Don't give too many Few-shot examples—2-5 is enough. Too many examples consume the context window and can scatter the AI's attention. Also, pay attention to consistency—if examples have inconsistent formats, the AI will be confused about which format to follow.

Technique Three: Specifying Output Format

Directly tell the AI what format you want for the output: table, list, JSON, step-by-step, etc. Format instructions may seem simple, but they have a huge impact on output quality—they don't just change the layout; they change how the model organizes information.

Common Format Instructions and Use Cases

**'Please compare using a Markdown table'**—Best for comparative analysis. Forces the model to analyze systematically across multiple dimensions instead of listing items randomly.

**'Please list in numbered steps 1-2-3'**—Best for operational guides. Numbered steps make processes clearer and easier to check off during execution.

**'Please give the conclusion first, then expand the analysis'**—Best for quick decision-making scenarios. Borrows the inverted pyramid structure of the 'Pyramid Principle,' saving the decision-maker's time.

**'Please keep it under 200 words'**—Essential when you need concise output. Without length limits, models tend towards 'it's better to say a bit more' verbose answers.

**'Please output in JSON format'**—Essential when output needs to be parsed by a program. Specifying JSON key names and data types avoids parsing errors.

**'Please use the STAR format'**—Situation/Task/Action/Result, suitable for case analysis and experience summaries.

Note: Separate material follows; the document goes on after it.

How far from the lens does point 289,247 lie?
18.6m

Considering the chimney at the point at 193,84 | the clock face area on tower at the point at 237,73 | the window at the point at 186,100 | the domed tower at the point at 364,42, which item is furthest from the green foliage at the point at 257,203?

Advanced Format Technique: Output Templates

For complex output needs, directly providing a 'fill-in-the-blank template' is more efficient than describing format requirements. For example:

'Please output the product analysis report using the following template: ## Product Name: [Product Name] ### Core Features (3-5): - [Feature1]: [One-sentence description] ### Target Users: [Profile description] ### Competitive Advantage: [1-2 sentences] ### Main Risks: [1-2 sentences] ### Recommendation Score: [1-5 stars]+[Reason]'

A template eliminates the model's need to guess the desired format; it simply fills in the content. This is especially useful for batch content generation—ensuring consistent format across all outputs.

Combined Use: The Multiplicative Effect of the Three Techniques

Each technique is effective on its own, but using them together creates a 'multiplicative effect'—the result isn't 1+1+1=3, but more like 1×2×2=4 or even higher.

Combination Example: AI Product Review

'You are an AI product analyst with 5 years of experience, having published multiple AI tool reviews on GeekPark and SSPAI (Role Prompting).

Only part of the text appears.